CEO of Property Industry Foundation, Rosemary Smithson said: “We came to the conclusion that we needed to do something for young people directly – by getting them into work.”

They developed an eight week programme with The Salvation Army’s Oasis Youth Support Network, getting young people work-ready through gaining experience.

“After a pilot programme with 12 people, we realised that even if they succeeded in the work place, not having a stable address is an off-put for employers,” Ms Smithson said.

The Lord Mayor Clover Moore MP was unavailable to comment on this issue, but a City of Sydney spokesperson said: “Affordable housing in its most basic terms means housing that people can afford to live in, which includes people on low incomes. The young people living in PIF House will be on Youth or Newstart Allowance or will have employment.”

Compared to social or community housing, affordable housing means charging rent. At PIF house, 25 per cent of income will be taken for maintenance of the property.

“We teach the people at PIF House budgeting. If they didn’t pay rent, we would not be teaching them. It is a step into the real world,” Ms Smithson said.

Robbin Moulds from The Salvation Army spoke of a young Indigenous boy who moved into PIF House at the weekend. “He is about to start the pathways programme for employment. He will pay rent from his Centrelink and once starts working in September, he will pay from his income. It will teach him responsibility.”

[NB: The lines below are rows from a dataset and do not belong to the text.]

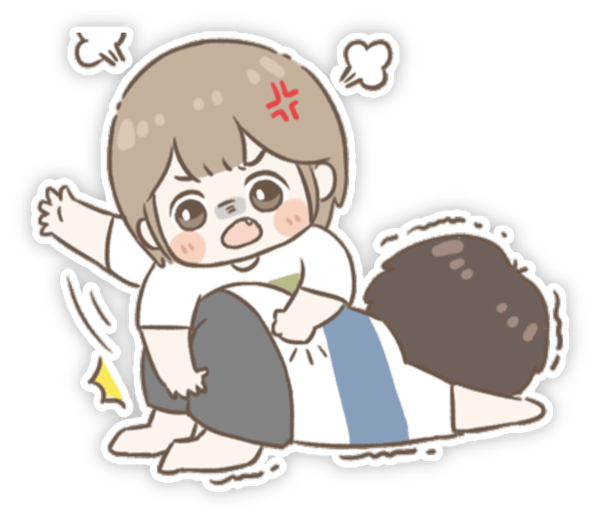 sticker đánh mông meme ngộ nghĩnh 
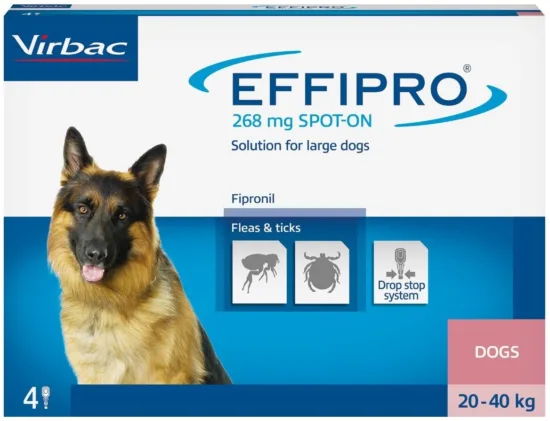 VIRBAC effipro L 2,68 ml spot-on 4 pipety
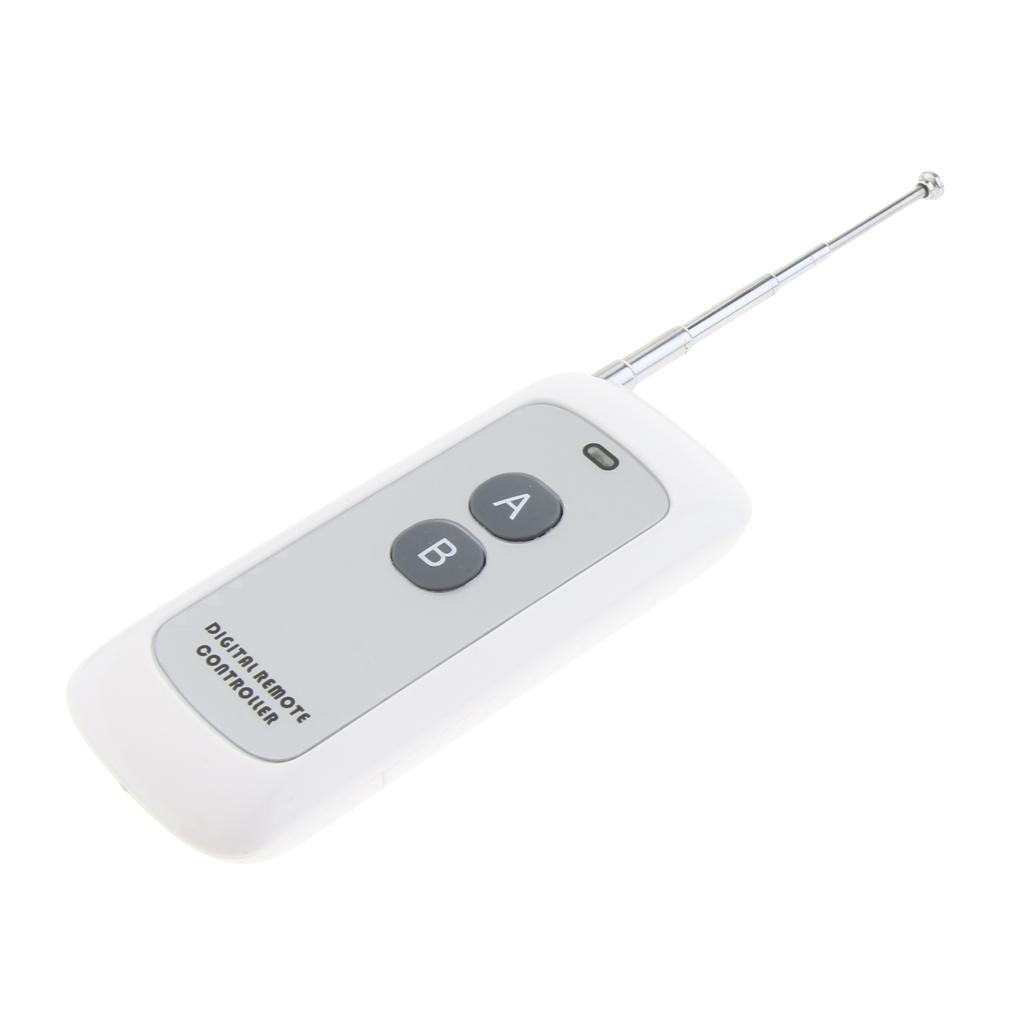 2 Pack Remote Control Switch Transmitter DC 12V 10A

Should the new residents lose their job, a committee will assess whether the individual can go on living at the house. “If they lost their job because of something bad they had done, their case would be handled differently than if someone was let go for reasons beyond their control” Ms Smithson said. “Decisions are made case-by-case. Our priority would be to find them another job immediately.”

Currently, a 12 month maximum stay is permitted at PIF House. It is hoped the youths will have enough job security by then to move on to private accommodation.